:: PROBLEM ::
Write out the listing below from the line containing "Which one among" to its last line, unaltered, ends included.

--- Begin LISTED RECORDS ---

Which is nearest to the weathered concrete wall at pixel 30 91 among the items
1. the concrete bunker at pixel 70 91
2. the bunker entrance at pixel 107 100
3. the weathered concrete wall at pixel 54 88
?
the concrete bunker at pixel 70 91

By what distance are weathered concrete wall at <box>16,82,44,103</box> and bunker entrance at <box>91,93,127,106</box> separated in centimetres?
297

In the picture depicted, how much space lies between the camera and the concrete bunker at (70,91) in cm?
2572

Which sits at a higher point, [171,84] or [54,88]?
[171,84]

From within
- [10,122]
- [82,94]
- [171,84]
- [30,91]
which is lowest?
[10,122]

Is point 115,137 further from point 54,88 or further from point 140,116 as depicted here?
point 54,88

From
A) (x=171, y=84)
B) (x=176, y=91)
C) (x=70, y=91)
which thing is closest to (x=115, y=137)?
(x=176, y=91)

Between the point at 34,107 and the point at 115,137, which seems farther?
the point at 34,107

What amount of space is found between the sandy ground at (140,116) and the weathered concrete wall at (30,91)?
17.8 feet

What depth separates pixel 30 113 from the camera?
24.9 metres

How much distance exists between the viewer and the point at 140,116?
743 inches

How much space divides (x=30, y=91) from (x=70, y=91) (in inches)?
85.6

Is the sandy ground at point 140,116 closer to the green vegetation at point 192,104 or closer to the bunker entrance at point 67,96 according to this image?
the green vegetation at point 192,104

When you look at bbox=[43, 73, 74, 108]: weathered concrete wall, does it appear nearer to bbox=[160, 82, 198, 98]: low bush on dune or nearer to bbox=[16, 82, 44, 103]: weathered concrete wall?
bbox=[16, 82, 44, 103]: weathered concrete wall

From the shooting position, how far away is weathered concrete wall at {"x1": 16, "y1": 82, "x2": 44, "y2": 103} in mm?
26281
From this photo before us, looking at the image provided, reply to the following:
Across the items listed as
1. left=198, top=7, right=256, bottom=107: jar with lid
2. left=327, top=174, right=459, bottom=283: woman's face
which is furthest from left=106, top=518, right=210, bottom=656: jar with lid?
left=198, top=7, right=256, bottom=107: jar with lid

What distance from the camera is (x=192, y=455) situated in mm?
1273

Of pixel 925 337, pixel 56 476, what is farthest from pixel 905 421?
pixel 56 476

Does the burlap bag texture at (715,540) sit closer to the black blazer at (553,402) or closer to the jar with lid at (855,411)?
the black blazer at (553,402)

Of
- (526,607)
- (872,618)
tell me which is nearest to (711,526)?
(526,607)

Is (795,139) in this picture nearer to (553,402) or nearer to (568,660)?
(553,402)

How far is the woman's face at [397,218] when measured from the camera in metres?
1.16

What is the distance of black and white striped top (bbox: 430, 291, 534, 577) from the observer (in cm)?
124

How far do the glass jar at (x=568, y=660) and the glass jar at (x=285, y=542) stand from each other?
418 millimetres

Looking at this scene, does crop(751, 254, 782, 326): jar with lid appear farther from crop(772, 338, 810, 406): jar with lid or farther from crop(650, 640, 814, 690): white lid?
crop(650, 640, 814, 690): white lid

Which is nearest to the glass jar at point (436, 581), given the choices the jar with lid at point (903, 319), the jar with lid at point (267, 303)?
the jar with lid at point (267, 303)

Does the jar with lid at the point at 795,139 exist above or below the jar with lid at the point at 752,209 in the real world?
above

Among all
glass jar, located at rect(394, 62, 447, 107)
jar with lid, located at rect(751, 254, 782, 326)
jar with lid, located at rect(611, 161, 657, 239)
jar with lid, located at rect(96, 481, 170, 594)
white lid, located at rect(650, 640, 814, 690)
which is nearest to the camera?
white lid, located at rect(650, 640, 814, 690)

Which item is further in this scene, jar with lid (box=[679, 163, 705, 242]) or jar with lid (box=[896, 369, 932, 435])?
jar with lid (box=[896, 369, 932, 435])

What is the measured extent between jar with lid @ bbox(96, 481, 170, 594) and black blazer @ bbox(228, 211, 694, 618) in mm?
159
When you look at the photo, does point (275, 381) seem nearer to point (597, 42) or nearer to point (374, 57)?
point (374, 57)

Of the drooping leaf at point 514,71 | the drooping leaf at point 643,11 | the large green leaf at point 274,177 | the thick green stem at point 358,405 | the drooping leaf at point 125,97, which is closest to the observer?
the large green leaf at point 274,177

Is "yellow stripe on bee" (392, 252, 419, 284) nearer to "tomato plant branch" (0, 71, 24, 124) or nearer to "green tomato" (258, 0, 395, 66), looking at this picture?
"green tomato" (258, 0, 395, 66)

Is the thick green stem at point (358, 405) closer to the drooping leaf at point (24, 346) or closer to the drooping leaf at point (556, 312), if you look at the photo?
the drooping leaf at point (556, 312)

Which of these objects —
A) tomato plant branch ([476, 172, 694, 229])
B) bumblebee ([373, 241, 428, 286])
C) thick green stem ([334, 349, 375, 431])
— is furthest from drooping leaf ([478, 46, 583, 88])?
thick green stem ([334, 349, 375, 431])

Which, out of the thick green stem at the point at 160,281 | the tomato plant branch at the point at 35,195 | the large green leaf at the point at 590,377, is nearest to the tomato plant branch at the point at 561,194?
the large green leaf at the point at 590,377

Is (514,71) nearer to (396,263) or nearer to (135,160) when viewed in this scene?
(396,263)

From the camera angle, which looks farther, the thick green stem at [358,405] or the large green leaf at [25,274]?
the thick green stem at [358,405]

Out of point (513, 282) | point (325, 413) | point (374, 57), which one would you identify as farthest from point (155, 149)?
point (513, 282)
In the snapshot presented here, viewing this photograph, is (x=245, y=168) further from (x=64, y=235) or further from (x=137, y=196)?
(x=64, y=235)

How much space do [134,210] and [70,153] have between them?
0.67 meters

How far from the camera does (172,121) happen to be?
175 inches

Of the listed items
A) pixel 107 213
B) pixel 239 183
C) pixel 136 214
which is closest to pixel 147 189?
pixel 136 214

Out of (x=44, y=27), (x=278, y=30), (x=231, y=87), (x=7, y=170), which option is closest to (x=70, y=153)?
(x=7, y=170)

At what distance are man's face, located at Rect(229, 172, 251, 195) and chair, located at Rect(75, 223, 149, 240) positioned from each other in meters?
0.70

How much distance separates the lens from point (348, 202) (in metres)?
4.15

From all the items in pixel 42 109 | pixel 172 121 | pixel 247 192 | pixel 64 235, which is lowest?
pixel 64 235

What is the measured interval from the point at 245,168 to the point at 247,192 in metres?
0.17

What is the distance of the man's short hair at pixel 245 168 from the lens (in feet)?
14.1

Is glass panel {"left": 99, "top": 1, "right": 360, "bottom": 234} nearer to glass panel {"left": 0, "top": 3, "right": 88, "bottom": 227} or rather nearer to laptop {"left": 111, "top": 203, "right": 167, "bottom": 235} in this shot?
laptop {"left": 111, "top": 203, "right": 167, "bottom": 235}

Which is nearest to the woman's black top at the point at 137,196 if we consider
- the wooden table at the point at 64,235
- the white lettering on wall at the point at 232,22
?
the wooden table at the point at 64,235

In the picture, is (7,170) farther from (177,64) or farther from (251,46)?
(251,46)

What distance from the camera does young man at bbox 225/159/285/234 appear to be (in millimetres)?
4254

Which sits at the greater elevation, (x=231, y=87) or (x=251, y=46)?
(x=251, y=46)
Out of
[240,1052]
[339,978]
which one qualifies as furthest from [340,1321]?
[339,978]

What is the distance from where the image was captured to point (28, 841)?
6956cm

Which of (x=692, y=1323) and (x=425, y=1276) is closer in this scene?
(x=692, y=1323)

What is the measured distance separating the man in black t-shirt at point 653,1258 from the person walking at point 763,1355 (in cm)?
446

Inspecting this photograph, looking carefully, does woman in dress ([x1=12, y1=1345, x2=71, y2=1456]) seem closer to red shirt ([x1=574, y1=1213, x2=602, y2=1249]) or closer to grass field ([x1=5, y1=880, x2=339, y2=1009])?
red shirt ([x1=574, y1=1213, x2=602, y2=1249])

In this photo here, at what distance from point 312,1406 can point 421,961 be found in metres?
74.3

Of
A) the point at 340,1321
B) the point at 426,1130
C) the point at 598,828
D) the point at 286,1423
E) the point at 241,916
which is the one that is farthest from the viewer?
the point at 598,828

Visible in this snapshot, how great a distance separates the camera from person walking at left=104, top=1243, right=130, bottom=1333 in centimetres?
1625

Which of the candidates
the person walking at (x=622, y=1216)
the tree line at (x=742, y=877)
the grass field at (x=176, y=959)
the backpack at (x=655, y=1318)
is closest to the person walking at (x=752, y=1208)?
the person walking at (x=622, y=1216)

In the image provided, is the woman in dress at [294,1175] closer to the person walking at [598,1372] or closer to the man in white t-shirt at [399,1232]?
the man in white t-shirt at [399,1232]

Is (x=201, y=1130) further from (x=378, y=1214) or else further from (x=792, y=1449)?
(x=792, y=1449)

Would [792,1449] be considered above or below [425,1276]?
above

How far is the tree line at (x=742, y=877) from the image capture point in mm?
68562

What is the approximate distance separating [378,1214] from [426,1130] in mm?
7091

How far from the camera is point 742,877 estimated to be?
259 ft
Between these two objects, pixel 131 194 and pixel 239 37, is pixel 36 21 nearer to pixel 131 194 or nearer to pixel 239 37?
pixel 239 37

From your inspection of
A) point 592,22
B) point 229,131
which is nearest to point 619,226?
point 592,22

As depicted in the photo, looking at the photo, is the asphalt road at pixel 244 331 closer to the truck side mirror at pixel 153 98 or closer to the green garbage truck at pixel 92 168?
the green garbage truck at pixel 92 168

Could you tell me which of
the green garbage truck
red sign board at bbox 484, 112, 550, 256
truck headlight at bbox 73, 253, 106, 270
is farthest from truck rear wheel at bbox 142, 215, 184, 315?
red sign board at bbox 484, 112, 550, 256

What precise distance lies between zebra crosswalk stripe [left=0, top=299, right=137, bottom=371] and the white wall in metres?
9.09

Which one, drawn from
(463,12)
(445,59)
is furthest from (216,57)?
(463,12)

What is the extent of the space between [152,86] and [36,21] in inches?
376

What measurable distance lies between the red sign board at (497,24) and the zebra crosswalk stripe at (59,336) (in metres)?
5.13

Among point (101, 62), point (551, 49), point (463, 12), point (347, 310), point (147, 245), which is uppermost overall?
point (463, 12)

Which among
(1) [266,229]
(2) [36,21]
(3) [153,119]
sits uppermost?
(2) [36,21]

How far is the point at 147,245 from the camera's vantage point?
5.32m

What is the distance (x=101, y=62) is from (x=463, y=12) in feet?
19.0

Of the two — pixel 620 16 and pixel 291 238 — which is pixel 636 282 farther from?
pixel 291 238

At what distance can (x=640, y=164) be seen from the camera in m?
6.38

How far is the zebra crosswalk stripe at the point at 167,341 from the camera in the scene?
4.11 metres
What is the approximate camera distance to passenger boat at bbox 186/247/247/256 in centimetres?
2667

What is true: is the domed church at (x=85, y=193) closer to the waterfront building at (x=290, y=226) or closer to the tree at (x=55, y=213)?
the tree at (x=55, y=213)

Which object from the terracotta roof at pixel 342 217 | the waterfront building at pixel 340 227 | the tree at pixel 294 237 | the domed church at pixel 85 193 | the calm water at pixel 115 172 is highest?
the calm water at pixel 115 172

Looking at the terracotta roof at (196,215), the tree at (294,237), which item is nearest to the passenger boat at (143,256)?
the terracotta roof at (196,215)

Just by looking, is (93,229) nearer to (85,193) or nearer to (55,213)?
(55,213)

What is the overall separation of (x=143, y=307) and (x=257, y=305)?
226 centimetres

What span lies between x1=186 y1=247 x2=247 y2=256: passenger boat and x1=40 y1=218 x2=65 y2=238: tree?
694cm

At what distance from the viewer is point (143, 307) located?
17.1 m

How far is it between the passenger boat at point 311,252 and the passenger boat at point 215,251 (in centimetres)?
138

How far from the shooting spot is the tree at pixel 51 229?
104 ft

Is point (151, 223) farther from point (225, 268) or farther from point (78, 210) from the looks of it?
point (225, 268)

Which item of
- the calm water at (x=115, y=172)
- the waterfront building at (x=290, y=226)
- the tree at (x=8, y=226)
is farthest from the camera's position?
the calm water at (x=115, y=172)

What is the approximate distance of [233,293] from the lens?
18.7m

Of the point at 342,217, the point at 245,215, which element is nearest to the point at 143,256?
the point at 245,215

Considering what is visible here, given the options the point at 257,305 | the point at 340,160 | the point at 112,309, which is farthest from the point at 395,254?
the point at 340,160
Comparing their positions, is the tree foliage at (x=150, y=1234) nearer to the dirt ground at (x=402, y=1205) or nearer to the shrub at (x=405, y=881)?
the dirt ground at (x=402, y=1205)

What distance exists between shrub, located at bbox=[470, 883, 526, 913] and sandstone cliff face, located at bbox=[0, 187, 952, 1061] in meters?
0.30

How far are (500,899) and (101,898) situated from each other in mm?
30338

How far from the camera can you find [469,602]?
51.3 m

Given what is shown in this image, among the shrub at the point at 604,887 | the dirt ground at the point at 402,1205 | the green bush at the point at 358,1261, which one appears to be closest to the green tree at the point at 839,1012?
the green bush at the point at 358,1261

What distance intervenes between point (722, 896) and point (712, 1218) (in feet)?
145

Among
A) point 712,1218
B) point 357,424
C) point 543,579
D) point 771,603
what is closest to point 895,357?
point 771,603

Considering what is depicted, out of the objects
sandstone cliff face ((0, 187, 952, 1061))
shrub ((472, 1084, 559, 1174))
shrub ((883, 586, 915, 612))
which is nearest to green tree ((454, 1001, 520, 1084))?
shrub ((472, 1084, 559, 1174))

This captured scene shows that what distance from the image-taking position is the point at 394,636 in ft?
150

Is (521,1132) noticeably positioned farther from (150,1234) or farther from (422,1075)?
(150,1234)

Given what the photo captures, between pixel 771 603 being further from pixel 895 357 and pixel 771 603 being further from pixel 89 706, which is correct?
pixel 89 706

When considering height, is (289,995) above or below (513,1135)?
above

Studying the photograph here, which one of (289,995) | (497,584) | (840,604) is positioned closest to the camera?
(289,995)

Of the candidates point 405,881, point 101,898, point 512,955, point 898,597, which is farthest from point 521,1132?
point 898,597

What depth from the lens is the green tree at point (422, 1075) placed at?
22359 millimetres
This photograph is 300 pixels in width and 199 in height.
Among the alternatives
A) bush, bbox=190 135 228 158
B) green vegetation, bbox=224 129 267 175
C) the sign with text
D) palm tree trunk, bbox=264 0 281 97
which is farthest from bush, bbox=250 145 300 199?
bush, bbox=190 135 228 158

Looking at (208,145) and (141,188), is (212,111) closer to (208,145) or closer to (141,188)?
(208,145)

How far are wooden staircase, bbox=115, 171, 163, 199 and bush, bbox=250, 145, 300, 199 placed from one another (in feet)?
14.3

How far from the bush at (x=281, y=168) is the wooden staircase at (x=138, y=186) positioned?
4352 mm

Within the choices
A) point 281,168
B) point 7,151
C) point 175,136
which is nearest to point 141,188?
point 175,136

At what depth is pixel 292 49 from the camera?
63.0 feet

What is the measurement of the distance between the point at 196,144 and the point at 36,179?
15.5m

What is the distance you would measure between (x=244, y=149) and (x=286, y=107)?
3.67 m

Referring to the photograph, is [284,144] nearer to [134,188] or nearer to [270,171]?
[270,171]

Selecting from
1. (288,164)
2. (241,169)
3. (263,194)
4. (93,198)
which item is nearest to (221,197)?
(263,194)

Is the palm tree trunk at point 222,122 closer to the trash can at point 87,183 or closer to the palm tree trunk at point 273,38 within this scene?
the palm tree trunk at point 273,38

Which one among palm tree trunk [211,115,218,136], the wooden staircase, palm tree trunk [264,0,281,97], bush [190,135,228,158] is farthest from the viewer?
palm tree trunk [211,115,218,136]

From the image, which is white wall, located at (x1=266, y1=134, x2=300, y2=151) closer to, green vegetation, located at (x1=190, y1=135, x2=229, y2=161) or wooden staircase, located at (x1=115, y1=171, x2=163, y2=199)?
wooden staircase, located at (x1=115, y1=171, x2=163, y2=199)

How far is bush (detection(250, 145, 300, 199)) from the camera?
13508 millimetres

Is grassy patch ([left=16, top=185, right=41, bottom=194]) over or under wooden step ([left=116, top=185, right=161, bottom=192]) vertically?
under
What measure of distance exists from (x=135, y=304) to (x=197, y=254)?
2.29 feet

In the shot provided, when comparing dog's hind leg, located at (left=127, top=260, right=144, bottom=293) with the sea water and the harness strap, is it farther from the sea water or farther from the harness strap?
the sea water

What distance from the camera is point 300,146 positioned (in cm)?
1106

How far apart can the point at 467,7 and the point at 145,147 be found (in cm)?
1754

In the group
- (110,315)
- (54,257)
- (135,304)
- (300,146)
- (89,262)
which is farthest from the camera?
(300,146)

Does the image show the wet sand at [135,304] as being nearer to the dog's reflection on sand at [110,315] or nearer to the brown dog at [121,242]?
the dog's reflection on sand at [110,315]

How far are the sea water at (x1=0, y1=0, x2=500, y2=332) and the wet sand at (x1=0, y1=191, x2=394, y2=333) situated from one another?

--- End LISTED RECORDS ---

:: ANSWER TO THIS EXERCISE ::
Which one among palm tree trunk [211,115,218,136], the wooden staircase, palm tree trunk [264,0,281,97], bush [190,135,228,158] is farthest from the viewer?
palm tree trunk [211,115,218,136]

From the image, which is white wall, located at (x1=266, y1=134, x2=300, y2=151) closer to, green vegetation, located at (x1=190, y1=135, x2=229, y2=161) or wooden staircase, located at (x1=115, y1=171, x2=163, y2=199)?
wooden staircase, located at (x1=115, y1=171, x2=163, y2=199)

How far is bush (detection(250, 145, 300, 199)) from the camera?
13508 millimetres

Is grassy patch ([left=16, top=185, right=41, bottom=194]) over or under wooden step ([left=116, top=185, right=161, bottom=192]) vertically?
under
What measure of distance exists from (x=135, y=304) to (x=197, y=254)?
2.29 feet

In the shot provided, when comparing dog's hind leg, located at (left=127, top=260, right=144, bottom=293) with the sea water and the harness strap, is it farther from the sea water or farther from the harness strap?
the sea water

What distance from the camera is point 300,146 positioned (in cm)?
1106

How far apart can the point at 467,7 and the point at 145,147 be found (in cm)?
1754

In the group
- (110,315)
- (54,257)
- (135,304)
- (300,146)
- (89,262)
which is farthest from the camera?
(300,146)

Does the image show the wet sand at [135,304] as being nearer to the dog's reflection on sand at [110,315] or nearer to the brown dog at [121,242]?
the dog's reflection on sand at [110,315]

How far are the sea water at (x1=0, y1=0, x2=500, y2=332) and the wet sand at (x1=0, y1=191, x2=394, y2=333) situated from one another?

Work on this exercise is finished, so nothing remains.